According to a report to be published in October by the New York-based research firm Basex, interruptions such as spam, other unnecessary e-mail and instant-messages take up 28% of the average knowledge worker's day.
On top of that is what Basex chief analyst Jonathan Spira refers to as recovery time -- the time to get back to where you were before you were interrupted, which Spira says is 10 to 20 times the duration of the interruption. These interruptions account for up to 2.1 hours per worker per day. Multiply that by 56 million knowledge workers in the U.S., he calculates, and the cost is $650 billion per year.
For The Record
Los Angeles Times Saturday, August 02, 2008 Home Edition Main News Part A Page 2 National Desk 2 inches; 92 words Type of Material: Correction
E-mail: An article in Thursday's Section A about a backlash to e-mail said that the research firm Basex calculates that unnecessary e-mail and instant messages take up 28% of the average knowledge worker's day, and that this did not include "recovery time." The worker's recovery time -- the time it takes to resume work at the point it was interrupted -- is actually included in the 28%. In addition, the article stated that Basex's calculations will be reported in a study to be published in October. The study was published in 2005.
Susan Jamison, 48, a commercial litigation partner at Coblentz, Patch, Duffy & Bass, a San Francisco law firm, is stressed to the breaking point. She sometimes receives hundreds of e-mails a day, she says, and most days she gets about 40 case-related notes, often with lengthy attachments.
"If it's a multi-party case, it may generate maybe 20 e-mails from other people," she says. "So as you're trying to focus on it, you're getting this ping-ping-ping as people are chattering about the e-mail."
Even her phone calls show up on-screen as e-mails when she's already on a call. How can she focus enough to write a brief?
E-mail backlash started in earnest last year with "no e-mail" Fridays at companies such as Intel, U.S. Cellular and Deloitte & Touche. But popular opinion has it that this turned out to be not much more than a Band-Aid.
More recently, the movement accelerated as a new organization, Information Overload Research Group, held a conference in New York. According to Vice President Deva Hazarika (who is also chief executive of ClearContext Corp., a software development corporation), the nonprofit group formed when a number of researchers, academics and software developers came together to discuss the challenges they were seeing in corporations.

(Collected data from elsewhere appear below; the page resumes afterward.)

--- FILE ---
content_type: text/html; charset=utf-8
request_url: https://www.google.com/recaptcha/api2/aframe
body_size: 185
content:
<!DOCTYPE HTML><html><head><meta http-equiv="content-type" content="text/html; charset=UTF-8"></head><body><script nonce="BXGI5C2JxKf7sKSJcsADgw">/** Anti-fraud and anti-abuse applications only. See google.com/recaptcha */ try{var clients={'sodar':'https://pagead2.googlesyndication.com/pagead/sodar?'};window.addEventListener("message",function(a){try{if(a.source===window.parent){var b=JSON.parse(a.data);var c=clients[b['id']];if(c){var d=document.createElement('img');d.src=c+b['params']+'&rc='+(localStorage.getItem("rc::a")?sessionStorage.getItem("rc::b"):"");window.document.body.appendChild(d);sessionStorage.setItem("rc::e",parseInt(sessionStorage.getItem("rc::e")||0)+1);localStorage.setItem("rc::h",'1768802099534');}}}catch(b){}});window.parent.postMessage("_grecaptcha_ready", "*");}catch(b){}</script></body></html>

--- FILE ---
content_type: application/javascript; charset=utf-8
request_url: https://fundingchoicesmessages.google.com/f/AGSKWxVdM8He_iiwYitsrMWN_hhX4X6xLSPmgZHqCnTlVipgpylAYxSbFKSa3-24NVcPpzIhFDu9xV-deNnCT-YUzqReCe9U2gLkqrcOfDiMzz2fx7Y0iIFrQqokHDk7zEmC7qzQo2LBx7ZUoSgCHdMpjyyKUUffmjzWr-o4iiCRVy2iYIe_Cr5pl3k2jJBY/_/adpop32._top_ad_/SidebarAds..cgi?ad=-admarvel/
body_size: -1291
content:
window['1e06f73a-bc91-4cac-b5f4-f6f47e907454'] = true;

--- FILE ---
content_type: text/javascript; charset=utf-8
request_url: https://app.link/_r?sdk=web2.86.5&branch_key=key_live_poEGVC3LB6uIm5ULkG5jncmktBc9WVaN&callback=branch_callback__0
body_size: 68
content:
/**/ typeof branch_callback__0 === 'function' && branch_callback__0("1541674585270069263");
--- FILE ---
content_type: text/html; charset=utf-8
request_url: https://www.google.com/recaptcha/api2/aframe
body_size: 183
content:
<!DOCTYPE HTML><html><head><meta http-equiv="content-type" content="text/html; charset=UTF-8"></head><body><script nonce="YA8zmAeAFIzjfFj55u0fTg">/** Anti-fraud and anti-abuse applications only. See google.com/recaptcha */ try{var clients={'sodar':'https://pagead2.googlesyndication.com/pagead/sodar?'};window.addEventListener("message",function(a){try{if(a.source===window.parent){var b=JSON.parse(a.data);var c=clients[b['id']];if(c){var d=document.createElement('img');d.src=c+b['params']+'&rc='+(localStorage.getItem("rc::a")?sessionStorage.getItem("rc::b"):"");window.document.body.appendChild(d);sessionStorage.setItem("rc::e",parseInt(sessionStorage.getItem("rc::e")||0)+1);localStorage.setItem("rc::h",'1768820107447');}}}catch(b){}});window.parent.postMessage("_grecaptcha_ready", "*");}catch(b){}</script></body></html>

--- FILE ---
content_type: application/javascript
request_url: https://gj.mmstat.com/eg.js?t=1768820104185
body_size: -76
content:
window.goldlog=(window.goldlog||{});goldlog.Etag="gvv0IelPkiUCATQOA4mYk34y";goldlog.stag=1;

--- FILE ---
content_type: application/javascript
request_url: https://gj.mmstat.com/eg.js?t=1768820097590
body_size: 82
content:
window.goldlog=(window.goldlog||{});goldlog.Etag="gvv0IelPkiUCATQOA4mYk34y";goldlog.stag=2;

"We all felt that information overload was something that was such a big problem that some companies were beginning to be aware of it but a lot of people didn't realize the magnitude of the problem," Hazarika says. "And we could increase awareness."
Ironically, a number of the group's members work for the companies that created software that caused the problem in the first place -- including four at Microsoft Research, creator of Outlook. E-mail, Hazarika says, was the conference's main focus because it is "very much the primary cause" of information overload.